Here is the problem:
"A plane, whose normal (directed away from the origin) is at an angle α to the z axis, and whose perpendicular distance to the origin is a, is intersected by the sphere $ x^2 + y^2 + z^2 = R^2$ along the circle C. The direction of C is positive relative the outward normal of the sphere on the part of the sphere with the greater surface area. Calculate the integral.
$$\oint_c \bar{A} • d\bar r$$
Where $A = (3xz + a(z + x))\bar x+ (3xz + a(z-x))\bar y + (3xy + a(x+y))\bar z$ "
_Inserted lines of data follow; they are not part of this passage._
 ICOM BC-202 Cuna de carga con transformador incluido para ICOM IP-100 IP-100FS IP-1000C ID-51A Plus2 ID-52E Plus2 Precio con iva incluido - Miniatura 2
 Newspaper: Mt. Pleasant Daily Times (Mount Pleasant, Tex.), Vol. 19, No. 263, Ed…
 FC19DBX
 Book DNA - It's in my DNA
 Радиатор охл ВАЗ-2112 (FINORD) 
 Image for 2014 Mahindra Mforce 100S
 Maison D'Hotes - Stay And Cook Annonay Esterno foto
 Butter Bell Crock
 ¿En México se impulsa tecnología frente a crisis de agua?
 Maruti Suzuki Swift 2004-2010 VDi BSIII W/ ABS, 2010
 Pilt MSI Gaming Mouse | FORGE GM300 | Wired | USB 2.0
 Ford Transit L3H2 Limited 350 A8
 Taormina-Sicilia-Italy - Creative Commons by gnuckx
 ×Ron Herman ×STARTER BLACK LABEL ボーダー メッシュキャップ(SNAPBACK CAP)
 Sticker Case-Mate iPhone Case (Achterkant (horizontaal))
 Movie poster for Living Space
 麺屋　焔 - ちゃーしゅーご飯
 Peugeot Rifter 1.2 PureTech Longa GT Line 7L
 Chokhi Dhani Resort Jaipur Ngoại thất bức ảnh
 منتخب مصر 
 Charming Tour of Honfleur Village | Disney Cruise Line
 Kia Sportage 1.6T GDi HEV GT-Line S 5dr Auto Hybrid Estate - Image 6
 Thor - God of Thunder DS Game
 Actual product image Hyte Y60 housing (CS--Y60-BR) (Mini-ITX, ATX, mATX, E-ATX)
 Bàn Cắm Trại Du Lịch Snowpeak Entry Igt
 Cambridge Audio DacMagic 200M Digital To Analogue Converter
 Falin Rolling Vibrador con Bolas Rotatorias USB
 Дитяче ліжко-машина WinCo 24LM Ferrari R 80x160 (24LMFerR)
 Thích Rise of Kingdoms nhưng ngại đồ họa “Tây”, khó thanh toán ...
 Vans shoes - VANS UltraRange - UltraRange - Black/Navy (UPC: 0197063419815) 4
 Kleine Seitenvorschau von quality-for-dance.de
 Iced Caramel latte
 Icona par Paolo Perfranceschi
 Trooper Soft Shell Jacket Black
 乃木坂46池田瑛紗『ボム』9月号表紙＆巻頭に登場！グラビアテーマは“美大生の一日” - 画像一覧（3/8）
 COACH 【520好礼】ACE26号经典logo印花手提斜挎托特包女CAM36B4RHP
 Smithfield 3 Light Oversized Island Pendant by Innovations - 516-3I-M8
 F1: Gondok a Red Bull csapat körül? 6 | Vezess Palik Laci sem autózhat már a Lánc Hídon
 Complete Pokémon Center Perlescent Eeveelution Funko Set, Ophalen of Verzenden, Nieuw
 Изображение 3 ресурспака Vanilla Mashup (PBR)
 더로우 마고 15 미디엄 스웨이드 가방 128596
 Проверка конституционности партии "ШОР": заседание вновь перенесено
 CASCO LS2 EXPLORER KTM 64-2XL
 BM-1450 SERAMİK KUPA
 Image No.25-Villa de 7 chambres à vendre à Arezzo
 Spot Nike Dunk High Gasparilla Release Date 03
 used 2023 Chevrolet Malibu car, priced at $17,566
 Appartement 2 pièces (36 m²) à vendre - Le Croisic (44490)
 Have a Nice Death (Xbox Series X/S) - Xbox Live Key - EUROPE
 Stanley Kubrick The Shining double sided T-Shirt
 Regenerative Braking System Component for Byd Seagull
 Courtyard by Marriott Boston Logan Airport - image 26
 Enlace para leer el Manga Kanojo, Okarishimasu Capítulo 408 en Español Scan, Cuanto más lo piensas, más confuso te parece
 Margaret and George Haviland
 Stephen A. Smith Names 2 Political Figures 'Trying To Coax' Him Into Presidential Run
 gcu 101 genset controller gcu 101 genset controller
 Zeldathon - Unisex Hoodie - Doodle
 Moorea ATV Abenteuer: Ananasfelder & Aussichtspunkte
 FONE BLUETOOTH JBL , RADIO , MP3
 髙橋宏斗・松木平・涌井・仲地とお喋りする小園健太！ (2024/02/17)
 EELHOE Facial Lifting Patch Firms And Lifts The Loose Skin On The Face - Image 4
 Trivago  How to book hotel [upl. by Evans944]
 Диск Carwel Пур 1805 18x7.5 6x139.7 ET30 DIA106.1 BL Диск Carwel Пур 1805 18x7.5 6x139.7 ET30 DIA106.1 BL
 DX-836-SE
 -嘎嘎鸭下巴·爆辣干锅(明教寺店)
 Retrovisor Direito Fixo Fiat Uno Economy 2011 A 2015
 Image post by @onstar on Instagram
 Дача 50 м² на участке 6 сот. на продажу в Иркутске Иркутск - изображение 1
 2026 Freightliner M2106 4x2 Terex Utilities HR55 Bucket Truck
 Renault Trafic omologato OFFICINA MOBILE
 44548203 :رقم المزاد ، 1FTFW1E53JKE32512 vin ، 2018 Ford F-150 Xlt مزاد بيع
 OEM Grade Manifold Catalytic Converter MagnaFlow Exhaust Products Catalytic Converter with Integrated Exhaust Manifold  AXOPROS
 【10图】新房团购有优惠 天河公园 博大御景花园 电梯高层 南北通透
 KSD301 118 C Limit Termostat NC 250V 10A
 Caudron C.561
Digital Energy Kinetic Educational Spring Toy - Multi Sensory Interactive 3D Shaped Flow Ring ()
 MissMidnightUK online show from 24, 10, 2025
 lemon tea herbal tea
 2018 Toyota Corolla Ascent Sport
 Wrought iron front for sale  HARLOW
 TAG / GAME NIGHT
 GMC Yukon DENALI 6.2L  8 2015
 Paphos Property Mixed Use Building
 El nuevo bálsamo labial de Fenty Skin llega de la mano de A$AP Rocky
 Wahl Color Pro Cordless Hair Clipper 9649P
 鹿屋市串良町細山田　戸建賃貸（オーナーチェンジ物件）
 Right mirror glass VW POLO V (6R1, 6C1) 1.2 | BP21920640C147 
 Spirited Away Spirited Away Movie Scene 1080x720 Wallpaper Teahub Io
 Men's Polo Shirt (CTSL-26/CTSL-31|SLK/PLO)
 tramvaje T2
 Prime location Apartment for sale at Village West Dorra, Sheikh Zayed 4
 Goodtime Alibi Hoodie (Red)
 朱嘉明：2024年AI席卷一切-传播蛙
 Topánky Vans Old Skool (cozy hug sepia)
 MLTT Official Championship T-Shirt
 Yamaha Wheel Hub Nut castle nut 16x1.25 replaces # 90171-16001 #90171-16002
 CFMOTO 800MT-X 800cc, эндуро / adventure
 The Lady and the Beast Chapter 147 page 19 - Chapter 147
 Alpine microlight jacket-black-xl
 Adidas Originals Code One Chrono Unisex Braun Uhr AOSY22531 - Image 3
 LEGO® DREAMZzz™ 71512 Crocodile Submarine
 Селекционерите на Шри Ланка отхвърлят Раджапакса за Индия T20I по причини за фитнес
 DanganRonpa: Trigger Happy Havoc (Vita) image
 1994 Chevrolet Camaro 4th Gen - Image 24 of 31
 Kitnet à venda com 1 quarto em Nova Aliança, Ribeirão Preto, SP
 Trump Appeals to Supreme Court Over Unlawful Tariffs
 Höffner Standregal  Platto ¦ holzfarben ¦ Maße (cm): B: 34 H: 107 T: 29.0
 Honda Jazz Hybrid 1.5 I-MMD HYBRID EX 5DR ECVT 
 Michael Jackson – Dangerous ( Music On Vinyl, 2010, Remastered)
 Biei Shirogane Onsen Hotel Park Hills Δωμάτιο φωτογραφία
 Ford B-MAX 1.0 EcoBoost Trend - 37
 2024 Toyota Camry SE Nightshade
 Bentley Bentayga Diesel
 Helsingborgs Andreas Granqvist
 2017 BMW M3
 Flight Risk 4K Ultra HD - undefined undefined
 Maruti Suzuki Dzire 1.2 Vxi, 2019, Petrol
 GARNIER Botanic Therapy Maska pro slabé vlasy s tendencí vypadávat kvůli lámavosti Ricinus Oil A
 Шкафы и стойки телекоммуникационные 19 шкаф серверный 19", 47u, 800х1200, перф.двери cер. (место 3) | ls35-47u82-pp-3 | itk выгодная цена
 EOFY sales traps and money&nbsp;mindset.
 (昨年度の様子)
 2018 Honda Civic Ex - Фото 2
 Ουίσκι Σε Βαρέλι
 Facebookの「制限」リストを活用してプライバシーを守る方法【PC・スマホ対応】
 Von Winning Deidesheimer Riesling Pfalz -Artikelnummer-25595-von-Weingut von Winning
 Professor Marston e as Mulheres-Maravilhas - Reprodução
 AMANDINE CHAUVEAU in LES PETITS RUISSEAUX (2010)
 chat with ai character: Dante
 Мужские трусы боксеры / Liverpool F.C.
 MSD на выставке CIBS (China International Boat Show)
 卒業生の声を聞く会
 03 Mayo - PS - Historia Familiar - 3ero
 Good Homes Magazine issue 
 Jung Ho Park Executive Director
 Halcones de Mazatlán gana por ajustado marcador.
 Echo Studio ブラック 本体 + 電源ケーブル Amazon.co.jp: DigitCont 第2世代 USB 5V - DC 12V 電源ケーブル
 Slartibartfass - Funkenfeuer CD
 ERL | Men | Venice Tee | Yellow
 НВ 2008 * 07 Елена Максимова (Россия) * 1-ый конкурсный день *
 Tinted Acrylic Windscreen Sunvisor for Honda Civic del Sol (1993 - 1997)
I know that for this we use stokes theorem so we get:
$$\nabla \times \bar A = -2a \bar z$$
So we get $$\oint_c \bar{A} • d\bar r = \iint \nabla \times \bar A • d\bar S = \iint -2a \bar z•\hat n dS $$
So in the solution is says $$ \bar z•\hat n =-cos\alpha $$
So if I understood this part I would be able come to the solution my self. Lets say we instead have $$ \bar y •\hat n = ? $$ $$ \bar x •\hat n = ? $$ What would we get instead of questionmark?
I am simply not understanding the dot product of the vector with the normal. I wish someone can explain this to me so that I may understand it.